L’inconstance est un signe d’immaturité. Si c’était le seul problème de
Ghinzu, il serait déjà rédhibitoire au bout de trois albums, dont un bon, un assez bon et un moyen, autrement dit : au terme d’une régression en trois actes. À ce défaut s’ajoute celui de la sophistication, qu’aucune qualité assez solide ne parvient à rattraper chez eux.
Car leurs qualités, au bout du compte, sont surtout d’ordre technique : ces musiciens savent composer, arranger, interpréter, jusqu’à faire preuve d’une certaine inventivité même si ce ne sont pas des virtuoses, dotés d’un talent qui reste un petit talent.
On ne peut pas dire non plus qu’ils se dispersent : entre pop, rock, musique électronique et références (certes simplistes) à la tradition classique, ils flottent, et on ira même jusqu’à reconnaître que leurs projets révèlent une certaine unité, ce qui devient de plus en plus extraordinaire au sein d’une industrie aussi délétère que l’industrie du disque, au niveau populaire, des années 2000 et 2010.

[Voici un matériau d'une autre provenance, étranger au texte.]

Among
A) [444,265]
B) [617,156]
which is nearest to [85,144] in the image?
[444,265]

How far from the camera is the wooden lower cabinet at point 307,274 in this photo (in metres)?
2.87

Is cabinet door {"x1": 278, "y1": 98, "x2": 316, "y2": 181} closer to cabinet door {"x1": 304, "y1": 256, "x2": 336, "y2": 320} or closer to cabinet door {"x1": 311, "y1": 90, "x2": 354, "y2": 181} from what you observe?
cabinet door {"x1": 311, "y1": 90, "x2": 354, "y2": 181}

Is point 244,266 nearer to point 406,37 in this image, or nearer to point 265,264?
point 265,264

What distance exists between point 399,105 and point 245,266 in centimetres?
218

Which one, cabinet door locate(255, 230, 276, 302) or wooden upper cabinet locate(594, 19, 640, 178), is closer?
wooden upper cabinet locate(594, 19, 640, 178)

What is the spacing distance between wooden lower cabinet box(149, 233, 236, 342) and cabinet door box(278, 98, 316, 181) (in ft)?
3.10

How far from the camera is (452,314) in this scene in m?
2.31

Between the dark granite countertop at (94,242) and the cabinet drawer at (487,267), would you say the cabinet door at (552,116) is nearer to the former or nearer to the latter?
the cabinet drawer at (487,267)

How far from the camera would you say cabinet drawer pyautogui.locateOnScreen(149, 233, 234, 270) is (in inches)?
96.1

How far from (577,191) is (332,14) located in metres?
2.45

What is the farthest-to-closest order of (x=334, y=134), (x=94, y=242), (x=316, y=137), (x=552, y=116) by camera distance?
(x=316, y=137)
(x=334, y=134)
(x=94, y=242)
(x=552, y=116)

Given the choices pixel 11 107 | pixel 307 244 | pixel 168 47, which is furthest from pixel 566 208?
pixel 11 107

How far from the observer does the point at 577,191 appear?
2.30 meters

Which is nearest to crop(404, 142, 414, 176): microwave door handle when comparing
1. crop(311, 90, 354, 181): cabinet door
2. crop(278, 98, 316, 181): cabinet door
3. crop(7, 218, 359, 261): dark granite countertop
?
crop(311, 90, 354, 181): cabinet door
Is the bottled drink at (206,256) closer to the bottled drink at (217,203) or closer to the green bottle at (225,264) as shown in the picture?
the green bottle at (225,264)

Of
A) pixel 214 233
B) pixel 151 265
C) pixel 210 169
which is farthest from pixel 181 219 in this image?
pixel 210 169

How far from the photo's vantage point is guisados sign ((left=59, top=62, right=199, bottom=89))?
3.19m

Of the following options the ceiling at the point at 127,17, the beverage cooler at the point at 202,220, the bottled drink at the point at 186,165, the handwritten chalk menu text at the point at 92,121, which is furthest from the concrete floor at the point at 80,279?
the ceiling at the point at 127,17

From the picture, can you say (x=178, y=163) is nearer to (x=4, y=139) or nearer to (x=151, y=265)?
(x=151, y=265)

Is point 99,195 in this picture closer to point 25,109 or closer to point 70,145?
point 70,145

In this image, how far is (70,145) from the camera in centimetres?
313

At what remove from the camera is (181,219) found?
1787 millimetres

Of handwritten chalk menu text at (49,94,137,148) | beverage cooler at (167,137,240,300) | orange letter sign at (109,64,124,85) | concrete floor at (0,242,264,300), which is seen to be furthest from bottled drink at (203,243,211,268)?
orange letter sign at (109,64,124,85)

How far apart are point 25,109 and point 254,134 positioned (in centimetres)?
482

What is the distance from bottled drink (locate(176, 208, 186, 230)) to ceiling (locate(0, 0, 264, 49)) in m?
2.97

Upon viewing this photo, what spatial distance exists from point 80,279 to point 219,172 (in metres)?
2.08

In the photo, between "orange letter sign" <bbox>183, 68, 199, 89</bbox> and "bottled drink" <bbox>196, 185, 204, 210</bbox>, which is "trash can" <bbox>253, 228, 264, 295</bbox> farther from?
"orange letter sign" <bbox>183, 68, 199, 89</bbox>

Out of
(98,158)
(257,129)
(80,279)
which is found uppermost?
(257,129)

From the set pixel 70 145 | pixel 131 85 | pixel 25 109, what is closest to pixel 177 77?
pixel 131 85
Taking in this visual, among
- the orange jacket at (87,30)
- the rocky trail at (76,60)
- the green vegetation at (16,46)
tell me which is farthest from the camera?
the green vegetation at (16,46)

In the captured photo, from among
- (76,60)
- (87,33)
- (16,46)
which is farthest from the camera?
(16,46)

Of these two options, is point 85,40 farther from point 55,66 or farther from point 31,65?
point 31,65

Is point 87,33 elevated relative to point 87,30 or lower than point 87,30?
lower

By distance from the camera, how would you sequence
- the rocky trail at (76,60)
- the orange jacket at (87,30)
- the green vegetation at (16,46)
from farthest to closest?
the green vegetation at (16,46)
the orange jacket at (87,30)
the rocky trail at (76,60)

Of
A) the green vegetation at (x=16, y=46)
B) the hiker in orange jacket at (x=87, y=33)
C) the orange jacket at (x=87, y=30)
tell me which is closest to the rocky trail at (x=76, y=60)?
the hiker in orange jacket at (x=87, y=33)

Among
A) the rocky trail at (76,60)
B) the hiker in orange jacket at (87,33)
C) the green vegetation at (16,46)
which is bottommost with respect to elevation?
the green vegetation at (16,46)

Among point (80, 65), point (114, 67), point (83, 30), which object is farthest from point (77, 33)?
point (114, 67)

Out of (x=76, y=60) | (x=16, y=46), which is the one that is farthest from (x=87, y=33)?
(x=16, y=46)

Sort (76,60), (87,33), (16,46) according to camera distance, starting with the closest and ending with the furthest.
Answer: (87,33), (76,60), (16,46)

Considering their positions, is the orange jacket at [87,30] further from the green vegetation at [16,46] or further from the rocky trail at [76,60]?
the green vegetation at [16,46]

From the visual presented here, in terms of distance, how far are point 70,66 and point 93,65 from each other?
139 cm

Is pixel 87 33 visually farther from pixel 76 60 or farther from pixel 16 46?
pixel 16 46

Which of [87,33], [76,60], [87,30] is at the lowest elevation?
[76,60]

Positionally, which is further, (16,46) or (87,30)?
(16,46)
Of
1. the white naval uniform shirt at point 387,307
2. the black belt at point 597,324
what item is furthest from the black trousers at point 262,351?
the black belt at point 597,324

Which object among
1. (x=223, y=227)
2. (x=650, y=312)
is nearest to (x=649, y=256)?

Cela montre que l’inconstance et la dispersion sont deux problèmes différents.
Ghinzu ne se disperse pas, donc, mais fait preuve d’inconstance, comme un animal qui retomberait toujours sur ses pattes au terme d’acrobaties aussi peu convaincantes les unes que les autres.
La cohérence et l’unité chez eux relèvent essentiellement du genre musical (en ce qu’ils alignent, non pas dix influences, mais trois ou quatre, plus ou moins les mêmes) et du timbre instrumental (un peu de guitare saturée, un peu de synthé, un peu de piano, un peu de chant paresseux, un peu de parole, un peu de cri). Rien de fracassant, mais cela suffit pour produire des disques qui adhèrent à la route.
Leur grande faiblesse, au fond, tient à ce que, au lieu de préciser à chaque fois le détail de leur cahier des charges sur la base d’une idée principale, ils n’arrêtent pas, au contraire, de vouloir combiner et recombiner leurs quelques atouts dans des chansons composites, si bien qu’à l’arrivée on ne sait pas très bien où ils veulent en venir.
Certes, il y a, dans les grandes lignes de la structure, un schéma assez simple à identifier. Néanmoins, dès que l’on cherche à creuser davantage, on tombe toujours sur des mosaïques difformes qui, si elles ne trahissent jamais l’esprit de l’ensemble, donnent de ce dernier une image dévoilant quand même un manque d’assurance.
Ce dernier n’est pas technique, encore une fois, car à partir du moment où les titres sont composés, le groupe investit toute son énergie dans le rendu final, du moins toute l’énergie qui correspond à l’intention de départ, aussi floue et approximative soit-elle. Et soulignons que cette énergie avoisine fréquemment celle du metal, bien que la comparaison se réalise rarement dans son entièreté.
D’où une posture productiviste, celle de gens qui assument ce qu’ils font même si ce qu’ils font n’a rien de bien enthousiasmant, sauf peut-être pour eux-mêmes (et encore, on peut en douter), pour un public sympathique et conciliant, peu importe qu’il soit chroniqueur ou non (évitons de trop accabler leurs fans sincères), et pour des critiques journalistiques imprégnés d’une sociologie culturelle, aussi nombriliste que consensuelle, propre à les pousser à défendre systématiquement tout ce qui bénéficie de l’estampillage « rock indépendant » (ceux-là, on peut les accabler toute leur vie car c’est de la mauvaise herbe, de l’herbe qui pousse dans les salons mondains névrotiques).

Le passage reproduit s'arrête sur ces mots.